(1) Field of the Invention
Molecular complexes showing spin transition phenomena have been the subject of fundamental research since their discovery in 1931. Since then approximately three hundred complexes have been synthesised and studied using different physical-chemical techniques. The spin transition phenomenon can be initiated by temperature, pressure (G. Molnar et al., J. Phys., B. 107, 2003, p. 3149; A. Bousseksou et al., C. R. Chimie 6, 2003, p. 329), an intense magnetic field (Bousseksou et al., Top. Curr. Chem. 235, 2004, p. 65) or light (N. Ould Moussa et al., Phys. Rev. Lett., 94 2005, p. 107205; S. Bonhommeau et al., Angew. Chem. Int., Ed. 44, 2005, p. 2) and is accompanied by a change in magnetic, optical and/or electrical properties. This phenomenon has been physically modelled and is well understood (A. Bousseksou et al., Eur. J. Inorg. Chem., 2004, p. 4353). From the point of view of applications a number of interesting prospects have been suggested (O. Kahn et al., Science 279, 1998, p. 44; O. Kahn et al., Chem. Mater. 9, 1997, p. 3199; O. Kahn et al., Adv. Mater. 4, 1992, p. 718). In particular thermal hysteresis of the dielectric constant in the course of spin transition has been discovered (FR 0111328, EP1430552, A. Bousseksou et al., J. Mater. Chem. 13, 2003, p. 2069), thus making it possible to design micro-nano-condensers having the property of storing information on the molecular aggregate scale.
(2) Description of Related Art
Using the physical properties of inorganic and organometallic complexes generally requires placing these compounds as a thin layer on a substrate and, if necessary, micro- or nano-structuring into elements of submicron size. The difficulty in this lies in compatibility between the product and the process of deposition, because spin transition is a phenomenon which is very sensitive to various disturbances of the crystal lattice.

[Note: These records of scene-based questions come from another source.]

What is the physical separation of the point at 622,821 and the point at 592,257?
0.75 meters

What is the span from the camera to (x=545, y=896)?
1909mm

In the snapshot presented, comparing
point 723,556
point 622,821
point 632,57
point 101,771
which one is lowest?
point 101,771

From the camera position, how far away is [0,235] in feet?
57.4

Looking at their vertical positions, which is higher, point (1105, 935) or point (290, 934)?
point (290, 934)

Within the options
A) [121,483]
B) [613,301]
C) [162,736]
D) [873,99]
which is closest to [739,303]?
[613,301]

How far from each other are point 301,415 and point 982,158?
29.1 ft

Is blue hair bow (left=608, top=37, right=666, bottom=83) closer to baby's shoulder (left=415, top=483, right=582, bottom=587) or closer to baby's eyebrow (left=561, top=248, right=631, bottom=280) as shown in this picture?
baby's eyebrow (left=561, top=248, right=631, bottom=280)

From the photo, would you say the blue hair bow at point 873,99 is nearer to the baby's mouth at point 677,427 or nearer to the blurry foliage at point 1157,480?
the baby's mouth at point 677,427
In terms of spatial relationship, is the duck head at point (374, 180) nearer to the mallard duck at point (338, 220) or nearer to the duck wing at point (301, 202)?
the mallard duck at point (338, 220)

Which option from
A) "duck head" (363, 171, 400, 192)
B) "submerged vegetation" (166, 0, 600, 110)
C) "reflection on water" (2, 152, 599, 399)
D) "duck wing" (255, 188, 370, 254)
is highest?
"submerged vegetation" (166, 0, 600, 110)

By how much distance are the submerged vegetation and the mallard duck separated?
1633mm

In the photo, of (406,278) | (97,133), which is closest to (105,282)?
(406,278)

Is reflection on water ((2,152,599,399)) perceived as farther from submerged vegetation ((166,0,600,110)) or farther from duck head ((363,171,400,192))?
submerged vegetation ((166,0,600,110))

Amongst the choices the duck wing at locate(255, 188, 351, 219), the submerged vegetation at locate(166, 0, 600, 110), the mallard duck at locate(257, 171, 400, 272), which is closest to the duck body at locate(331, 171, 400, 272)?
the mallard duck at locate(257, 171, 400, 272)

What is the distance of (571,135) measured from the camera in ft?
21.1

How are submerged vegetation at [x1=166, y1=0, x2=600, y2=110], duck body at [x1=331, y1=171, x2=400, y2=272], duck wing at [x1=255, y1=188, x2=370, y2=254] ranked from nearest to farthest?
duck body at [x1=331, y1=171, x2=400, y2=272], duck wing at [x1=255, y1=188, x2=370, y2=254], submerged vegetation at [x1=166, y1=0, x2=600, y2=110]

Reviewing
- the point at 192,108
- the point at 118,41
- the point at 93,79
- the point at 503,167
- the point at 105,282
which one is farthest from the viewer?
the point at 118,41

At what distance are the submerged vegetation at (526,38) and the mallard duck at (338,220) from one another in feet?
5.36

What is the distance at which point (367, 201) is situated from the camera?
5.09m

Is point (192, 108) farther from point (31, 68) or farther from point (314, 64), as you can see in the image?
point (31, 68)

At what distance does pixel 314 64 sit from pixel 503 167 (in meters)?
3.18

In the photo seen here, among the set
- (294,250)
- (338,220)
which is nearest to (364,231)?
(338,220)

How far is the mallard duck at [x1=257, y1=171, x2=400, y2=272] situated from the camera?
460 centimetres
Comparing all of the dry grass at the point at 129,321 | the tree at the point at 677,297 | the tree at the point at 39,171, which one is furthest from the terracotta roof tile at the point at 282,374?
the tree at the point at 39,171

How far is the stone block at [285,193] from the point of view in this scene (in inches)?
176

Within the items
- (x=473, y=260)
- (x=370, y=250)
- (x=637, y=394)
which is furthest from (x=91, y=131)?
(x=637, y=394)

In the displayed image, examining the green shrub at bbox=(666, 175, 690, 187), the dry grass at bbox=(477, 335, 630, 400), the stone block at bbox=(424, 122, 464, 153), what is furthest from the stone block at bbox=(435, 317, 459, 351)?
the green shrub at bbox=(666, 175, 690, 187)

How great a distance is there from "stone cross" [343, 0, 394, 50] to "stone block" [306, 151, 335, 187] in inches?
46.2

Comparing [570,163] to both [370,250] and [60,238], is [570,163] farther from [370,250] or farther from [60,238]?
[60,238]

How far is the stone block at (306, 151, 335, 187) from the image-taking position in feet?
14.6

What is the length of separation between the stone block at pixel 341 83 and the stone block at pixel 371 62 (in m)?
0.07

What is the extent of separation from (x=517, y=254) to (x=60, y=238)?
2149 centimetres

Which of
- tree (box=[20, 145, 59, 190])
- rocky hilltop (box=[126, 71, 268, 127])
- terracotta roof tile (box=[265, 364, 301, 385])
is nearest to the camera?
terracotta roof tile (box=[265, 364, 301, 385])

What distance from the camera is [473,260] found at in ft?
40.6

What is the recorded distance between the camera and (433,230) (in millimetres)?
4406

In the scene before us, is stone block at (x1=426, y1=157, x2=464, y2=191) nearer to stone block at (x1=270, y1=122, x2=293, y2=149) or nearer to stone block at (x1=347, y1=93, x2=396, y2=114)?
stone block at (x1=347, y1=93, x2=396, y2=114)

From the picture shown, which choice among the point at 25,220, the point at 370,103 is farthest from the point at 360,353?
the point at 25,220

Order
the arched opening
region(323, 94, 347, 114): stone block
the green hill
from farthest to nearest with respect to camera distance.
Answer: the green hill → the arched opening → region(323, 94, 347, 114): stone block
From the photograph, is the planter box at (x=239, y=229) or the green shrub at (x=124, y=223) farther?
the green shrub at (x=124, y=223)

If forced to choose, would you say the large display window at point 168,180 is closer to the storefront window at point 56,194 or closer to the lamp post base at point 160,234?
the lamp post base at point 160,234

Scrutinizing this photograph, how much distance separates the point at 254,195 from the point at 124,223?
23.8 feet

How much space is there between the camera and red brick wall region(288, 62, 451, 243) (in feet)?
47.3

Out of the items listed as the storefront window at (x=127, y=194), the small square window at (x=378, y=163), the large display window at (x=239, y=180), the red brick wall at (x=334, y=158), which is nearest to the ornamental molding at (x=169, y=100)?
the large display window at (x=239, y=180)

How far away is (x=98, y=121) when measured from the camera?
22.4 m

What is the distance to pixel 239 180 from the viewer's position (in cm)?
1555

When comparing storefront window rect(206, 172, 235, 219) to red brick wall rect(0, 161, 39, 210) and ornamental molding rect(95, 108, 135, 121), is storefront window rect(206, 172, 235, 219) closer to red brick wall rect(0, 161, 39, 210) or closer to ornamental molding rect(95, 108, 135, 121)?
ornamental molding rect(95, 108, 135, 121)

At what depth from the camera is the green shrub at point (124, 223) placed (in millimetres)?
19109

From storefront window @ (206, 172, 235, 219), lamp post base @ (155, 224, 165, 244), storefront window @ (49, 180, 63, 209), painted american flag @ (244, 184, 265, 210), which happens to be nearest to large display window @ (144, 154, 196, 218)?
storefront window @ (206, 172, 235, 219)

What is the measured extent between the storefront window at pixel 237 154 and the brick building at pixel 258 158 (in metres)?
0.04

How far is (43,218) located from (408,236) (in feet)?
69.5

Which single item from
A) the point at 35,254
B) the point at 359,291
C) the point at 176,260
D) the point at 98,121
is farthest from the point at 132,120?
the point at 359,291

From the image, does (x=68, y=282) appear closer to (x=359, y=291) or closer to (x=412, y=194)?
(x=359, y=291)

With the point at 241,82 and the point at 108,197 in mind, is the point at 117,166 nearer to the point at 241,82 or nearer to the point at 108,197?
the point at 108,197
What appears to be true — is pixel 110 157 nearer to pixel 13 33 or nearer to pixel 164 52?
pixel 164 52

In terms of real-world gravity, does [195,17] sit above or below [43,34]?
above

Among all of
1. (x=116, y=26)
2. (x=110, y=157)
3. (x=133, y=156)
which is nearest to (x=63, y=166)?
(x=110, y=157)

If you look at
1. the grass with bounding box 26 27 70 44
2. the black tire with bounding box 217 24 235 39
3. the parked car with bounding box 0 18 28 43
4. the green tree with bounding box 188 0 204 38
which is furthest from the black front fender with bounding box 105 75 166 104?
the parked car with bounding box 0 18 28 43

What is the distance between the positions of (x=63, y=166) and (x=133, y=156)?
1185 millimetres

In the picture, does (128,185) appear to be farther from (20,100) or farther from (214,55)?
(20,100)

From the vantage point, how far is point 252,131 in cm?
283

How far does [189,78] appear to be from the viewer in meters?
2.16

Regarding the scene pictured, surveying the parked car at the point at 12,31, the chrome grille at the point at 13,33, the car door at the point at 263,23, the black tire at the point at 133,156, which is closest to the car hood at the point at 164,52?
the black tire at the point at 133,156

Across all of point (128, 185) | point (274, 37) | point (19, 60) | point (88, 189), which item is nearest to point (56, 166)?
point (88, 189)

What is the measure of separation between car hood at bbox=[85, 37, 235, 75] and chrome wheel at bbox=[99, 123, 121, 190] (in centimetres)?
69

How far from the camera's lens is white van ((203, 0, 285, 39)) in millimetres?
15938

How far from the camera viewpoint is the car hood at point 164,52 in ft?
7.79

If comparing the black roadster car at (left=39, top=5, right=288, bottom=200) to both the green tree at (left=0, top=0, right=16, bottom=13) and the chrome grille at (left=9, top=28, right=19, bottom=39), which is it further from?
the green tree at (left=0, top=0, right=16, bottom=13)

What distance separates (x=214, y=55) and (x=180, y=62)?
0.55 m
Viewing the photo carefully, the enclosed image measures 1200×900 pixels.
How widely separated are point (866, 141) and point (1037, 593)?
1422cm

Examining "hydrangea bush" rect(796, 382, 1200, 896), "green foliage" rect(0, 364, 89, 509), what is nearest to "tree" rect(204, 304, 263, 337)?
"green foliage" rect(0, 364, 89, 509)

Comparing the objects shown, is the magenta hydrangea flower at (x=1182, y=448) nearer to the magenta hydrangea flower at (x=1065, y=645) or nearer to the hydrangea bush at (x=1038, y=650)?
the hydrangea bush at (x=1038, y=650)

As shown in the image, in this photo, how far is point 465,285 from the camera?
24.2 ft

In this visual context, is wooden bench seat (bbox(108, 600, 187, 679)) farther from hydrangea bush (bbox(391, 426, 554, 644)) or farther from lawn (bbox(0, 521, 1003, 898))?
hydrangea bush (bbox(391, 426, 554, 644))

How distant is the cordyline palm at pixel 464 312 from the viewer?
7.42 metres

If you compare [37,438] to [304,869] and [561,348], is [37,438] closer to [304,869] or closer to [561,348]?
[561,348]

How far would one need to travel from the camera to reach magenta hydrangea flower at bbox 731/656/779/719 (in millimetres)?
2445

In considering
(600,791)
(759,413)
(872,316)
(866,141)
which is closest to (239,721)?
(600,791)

So far two methods of deposition have been suggested:                the method known as the Langmuir Blodgett method, which consists of preparing a film by transferring a single layer floating on a liquid onto a solid support. This method can however only produce a two-dimensional monolayer; this is inadequate for most applications because (1) it is difficult to detect hysteresis cycles in a monolayer (particularly in the case of a deposit on a small surface area) and (2) maintenance of the hysteresis cycle is not ensured in the case of a single monolayer.        The method known as “spin coating”, which consists of depositing a fluid on a support by centrifuging (spinning plate), followed if appropriate by evaporation of the solvent. However the spin transition material is deposited in the form of a mixture with an inactive matrix, generally a polymer. Mixing of the active material with the matrix may be discontinuous and generally gives rise to a non-homogeneous deposit. In addition to this, dissolution of the material in the matrix causes loss of the crystalline lattice. These disadvantages therefore limit the use of this process.        
There is therefore at the present time no method through which a thin layer of spin transition complexes can be deposited as a thin layer while maintaining the properties of spin transition, hysteresis and a surface condition of acceptable quality. It is therefore particularly desirable to provide a process for the deposition of spin transition complexes as thin layers which will fulfil these requirements.